At some point we discover that the guy is paid by the Apple iOS Map Division.
posted by Atreides at 6:07 AM on April 7, 2013 [1 favorite]


I don't see any upside down buildings either, am I missing something? I think I looked at all the "postcards" there are and they're all nearly the same thing...twisty roads.

I think by "upside down buildings" he means stuff like this. Find the spot where the road goes over a "hill" with two black cars on it, and look to the right.

It's the same basic glitch: a 2D picture of a building, taken from directly overhead, has gotten "draped" over a steeply tilted 3D surface in an incongruous way. To me the effect looks more like the building has been pitched 90° forward rather than turned 180° upside down. But that's nitpicking — one way or another there's some very clear spatial Wrongness there.
posted by Now there are two. There are two _______. at 7:12 AM on April 7, 2013


There are other artists working on Google Maps.

David Thomas Smith “Google Maps” Your City As a Persian Rug
posted by homunculus at 10:45 AM on April 7, 2013 [1 favorite]


Postcards, eh?

"Wish you were here; glad I am not. Wobblingly, Your Friend wenestvedt"

On Preview: Damn you, axiom! *shakes tiny fist*
posted by wenestvedt at 12:18 PM on April 7, 2013


Well folks it was mighty hot today.

How hot was it?

Oh it was hot, trust me.
posted by Splunge at 12:56 PM on April 7, 2013 [4 favorites]


Malor: "Look how completely Apple, historically a highly competent software company"

Apple may be considered a highly competent software company.* However, nobody in their right mind would consider them to be competent purveyors of web services. This has always been a key weakness for Apple.

They've been getting better at it, but they really shouldn't have bet the farm on it, like they did with Maps.
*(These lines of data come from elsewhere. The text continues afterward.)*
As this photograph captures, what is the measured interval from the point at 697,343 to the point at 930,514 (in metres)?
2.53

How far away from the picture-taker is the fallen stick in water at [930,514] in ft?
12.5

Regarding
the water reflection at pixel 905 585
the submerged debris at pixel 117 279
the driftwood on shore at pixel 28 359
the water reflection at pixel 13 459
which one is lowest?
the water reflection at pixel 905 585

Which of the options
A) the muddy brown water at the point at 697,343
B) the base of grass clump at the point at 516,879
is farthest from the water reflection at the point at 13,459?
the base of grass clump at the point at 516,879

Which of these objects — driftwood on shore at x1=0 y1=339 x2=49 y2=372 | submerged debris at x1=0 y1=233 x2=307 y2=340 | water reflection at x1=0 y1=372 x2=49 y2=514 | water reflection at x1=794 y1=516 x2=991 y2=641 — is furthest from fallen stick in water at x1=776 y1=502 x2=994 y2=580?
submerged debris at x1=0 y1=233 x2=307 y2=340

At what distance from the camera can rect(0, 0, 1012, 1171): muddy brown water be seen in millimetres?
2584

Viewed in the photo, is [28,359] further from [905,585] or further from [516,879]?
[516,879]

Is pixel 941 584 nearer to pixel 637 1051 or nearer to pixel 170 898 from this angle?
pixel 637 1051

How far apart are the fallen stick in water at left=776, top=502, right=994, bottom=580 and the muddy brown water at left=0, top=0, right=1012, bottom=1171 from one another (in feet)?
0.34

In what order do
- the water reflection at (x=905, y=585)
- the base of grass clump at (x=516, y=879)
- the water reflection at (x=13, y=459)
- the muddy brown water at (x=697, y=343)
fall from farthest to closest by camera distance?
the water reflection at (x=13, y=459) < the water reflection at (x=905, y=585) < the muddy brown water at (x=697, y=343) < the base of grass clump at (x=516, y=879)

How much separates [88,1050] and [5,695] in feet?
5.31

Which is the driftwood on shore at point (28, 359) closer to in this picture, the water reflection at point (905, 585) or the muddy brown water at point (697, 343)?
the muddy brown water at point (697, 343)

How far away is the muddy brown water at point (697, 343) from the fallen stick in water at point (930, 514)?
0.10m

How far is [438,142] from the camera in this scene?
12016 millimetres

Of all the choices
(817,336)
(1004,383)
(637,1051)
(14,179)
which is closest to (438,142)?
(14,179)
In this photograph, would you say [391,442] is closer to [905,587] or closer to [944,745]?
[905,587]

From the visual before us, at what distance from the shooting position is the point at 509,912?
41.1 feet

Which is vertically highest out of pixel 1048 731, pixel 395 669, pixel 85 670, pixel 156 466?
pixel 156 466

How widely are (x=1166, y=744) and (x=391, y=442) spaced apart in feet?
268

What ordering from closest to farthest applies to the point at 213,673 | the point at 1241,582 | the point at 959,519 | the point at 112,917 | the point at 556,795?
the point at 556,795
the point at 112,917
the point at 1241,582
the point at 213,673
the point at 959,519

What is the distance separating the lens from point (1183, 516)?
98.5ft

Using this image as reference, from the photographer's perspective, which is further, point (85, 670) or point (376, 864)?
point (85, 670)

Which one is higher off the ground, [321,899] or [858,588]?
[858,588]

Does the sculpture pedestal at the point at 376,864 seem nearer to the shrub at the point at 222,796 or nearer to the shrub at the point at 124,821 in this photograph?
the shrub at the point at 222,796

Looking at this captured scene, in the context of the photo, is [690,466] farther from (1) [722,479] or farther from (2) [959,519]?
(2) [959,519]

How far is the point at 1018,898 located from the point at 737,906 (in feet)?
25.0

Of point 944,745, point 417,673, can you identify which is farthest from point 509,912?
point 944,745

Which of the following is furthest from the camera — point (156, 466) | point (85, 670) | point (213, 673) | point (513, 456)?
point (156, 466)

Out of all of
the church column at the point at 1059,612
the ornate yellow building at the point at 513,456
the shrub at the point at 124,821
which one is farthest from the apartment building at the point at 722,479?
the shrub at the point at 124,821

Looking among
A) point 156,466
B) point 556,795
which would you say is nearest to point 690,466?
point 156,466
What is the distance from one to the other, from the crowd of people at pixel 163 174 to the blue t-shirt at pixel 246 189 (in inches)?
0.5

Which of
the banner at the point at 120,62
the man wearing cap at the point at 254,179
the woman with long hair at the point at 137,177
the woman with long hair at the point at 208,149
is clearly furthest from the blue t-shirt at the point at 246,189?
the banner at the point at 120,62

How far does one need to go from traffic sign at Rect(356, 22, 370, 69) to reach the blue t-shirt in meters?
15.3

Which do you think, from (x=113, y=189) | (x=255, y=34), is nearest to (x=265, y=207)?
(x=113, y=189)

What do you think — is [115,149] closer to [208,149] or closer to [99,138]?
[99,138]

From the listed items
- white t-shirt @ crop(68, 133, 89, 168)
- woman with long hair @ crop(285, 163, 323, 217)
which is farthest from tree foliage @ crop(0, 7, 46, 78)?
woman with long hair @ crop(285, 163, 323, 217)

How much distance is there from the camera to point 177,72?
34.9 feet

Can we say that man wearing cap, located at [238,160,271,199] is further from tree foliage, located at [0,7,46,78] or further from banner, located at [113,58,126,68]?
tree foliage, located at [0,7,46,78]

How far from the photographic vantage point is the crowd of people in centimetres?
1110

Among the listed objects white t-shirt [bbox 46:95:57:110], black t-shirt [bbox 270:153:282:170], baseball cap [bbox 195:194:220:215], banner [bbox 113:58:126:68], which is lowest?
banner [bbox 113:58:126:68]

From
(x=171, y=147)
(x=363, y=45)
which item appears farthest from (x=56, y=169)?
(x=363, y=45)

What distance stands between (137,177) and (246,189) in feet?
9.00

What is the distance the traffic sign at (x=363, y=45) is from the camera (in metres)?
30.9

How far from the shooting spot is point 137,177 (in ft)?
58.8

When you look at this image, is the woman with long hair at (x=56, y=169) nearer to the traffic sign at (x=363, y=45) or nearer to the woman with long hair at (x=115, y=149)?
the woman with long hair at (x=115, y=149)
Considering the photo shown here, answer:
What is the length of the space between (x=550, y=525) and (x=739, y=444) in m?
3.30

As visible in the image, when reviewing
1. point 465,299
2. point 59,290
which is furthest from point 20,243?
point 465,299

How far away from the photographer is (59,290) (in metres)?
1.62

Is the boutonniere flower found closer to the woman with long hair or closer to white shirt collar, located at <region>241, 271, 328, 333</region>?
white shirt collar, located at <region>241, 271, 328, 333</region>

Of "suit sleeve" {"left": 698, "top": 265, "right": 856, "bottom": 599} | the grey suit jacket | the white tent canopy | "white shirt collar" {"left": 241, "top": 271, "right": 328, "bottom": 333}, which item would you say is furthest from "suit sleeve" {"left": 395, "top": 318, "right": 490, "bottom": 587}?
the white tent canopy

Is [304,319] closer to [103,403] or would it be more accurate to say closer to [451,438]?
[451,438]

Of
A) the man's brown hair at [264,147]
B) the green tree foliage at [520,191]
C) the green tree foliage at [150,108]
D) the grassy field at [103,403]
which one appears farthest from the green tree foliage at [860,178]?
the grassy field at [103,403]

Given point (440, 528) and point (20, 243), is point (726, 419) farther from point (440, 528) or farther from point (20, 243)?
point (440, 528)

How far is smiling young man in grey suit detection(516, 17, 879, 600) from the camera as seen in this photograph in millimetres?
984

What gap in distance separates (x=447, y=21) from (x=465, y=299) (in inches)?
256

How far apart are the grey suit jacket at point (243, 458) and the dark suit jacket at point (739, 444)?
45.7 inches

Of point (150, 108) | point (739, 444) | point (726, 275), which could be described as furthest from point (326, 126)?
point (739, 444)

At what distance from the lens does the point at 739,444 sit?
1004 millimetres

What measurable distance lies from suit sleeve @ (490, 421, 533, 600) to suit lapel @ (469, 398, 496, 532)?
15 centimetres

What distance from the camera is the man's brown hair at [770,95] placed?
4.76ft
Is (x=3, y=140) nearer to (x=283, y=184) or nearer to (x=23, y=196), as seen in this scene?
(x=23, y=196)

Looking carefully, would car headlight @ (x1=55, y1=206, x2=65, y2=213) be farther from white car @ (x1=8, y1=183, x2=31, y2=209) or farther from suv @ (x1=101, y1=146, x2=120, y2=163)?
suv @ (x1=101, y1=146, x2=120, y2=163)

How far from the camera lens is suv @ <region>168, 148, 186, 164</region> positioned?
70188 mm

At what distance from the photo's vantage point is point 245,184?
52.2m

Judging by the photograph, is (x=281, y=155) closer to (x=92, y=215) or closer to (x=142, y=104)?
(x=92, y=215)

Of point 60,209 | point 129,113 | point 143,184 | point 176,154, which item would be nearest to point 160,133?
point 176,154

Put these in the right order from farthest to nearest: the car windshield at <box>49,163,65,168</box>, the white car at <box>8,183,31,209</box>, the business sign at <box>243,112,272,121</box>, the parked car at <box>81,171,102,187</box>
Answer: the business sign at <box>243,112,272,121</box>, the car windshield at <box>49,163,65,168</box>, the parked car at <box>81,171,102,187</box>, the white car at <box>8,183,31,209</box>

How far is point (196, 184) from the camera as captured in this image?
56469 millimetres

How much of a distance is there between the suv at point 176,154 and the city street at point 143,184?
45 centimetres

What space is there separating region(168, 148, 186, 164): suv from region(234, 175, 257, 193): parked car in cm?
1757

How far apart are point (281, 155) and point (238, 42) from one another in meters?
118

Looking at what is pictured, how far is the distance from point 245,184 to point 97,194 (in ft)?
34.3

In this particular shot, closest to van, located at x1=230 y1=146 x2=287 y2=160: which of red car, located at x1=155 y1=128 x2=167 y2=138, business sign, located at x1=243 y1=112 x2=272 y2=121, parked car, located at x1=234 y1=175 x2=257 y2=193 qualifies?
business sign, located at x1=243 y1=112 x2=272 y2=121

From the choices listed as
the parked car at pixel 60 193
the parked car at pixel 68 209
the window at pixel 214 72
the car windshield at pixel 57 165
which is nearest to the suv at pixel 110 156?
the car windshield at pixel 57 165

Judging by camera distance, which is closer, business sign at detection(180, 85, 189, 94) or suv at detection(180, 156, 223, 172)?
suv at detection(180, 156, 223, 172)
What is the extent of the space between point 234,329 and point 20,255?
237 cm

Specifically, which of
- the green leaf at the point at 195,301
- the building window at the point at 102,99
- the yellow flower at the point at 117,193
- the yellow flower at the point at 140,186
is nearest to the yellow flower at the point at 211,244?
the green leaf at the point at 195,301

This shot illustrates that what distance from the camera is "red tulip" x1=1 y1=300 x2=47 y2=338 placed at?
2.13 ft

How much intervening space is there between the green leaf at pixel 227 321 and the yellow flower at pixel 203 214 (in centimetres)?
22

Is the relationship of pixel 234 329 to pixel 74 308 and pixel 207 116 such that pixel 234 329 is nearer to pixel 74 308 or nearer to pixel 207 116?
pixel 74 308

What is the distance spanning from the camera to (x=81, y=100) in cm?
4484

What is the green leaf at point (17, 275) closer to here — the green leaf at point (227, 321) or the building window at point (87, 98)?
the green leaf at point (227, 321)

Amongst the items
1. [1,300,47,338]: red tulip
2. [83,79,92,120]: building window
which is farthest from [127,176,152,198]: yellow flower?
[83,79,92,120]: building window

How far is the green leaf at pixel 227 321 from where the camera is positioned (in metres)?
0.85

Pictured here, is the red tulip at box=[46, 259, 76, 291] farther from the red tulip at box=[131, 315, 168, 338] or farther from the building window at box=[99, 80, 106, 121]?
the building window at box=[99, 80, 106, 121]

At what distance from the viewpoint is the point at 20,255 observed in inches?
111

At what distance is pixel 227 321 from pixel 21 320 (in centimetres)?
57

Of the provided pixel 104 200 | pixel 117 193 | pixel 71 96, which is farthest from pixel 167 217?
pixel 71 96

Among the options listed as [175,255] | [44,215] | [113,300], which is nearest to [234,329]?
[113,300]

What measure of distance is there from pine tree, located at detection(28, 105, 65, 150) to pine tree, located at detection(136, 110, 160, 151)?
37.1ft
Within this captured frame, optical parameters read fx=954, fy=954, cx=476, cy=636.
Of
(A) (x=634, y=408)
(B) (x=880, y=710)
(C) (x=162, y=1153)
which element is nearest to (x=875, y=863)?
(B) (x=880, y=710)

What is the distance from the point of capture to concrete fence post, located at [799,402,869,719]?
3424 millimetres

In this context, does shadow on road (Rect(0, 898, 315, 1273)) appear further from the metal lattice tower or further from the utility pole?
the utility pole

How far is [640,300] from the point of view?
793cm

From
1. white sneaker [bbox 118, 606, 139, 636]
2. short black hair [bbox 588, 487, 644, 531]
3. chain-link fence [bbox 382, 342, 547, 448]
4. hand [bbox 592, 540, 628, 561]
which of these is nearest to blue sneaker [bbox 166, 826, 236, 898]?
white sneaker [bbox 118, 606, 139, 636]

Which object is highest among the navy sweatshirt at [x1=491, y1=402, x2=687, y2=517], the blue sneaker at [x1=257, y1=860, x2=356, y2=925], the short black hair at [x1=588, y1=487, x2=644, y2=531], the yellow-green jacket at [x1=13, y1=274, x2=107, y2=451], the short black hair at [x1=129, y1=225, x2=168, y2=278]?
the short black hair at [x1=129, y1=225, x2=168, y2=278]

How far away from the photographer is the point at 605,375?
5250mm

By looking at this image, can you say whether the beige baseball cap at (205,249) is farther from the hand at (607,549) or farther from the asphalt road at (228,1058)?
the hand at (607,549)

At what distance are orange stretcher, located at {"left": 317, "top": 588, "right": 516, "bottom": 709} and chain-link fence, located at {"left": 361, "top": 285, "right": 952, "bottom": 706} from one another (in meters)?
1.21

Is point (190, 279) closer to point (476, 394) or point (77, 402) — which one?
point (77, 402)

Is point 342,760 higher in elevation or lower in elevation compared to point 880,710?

It's not at all surprising that the Maps debacle happened; Apple were working well outside of their core competencies.

And, yeah. Google are really good at what they do when it comes to mapping.

*I'd actually challenge that statement, given the company's series of very public failures to develop new products and standards throughout the 1990s, which ultimately led to them buying their current flagship software product from a competitor, but I digress...
posted by schmod at 4:58 PM on April 7, 2013


Splunge: "Oh it was hot, trust me."

The scary thing is that something like that actually happens to railroads when it gets too hot.
posted by schmod at 5:01 PM on April 7, 2013


"Oh it was hot, trust me."

Also, earthquakes.
posted by Room 641-A at 7:31 PM on April 7, 2013


buying their current flagship software product from a competitor

And taking it a few dozen iterations farther. (Speaking as a not-Mac-philosophy fanboy and not-Jobs-fanboy.) And NeXTSTEP - a very innovative and competitive OS - was only a competitor while Apple was failing badly, not after they had to re-import the Jobs magic. Nice try there.

Speaking of which, I'm pretty sure the Maps debacle would never have happened if Jobs had been around. Now I'll stop before I counter-balance with the thousand point critique.
posted by Twang at 8:17 PM on April 7, 2013


Our Time Warner cable is quite crappy in most respects, but at least some of the glitches can be entertaining...

Our over-the-air DTV receiver is like this, only in our case the glitches look like someone's facial skin has melted off and revealed the skull underneath. It's actually pretty disconcerting.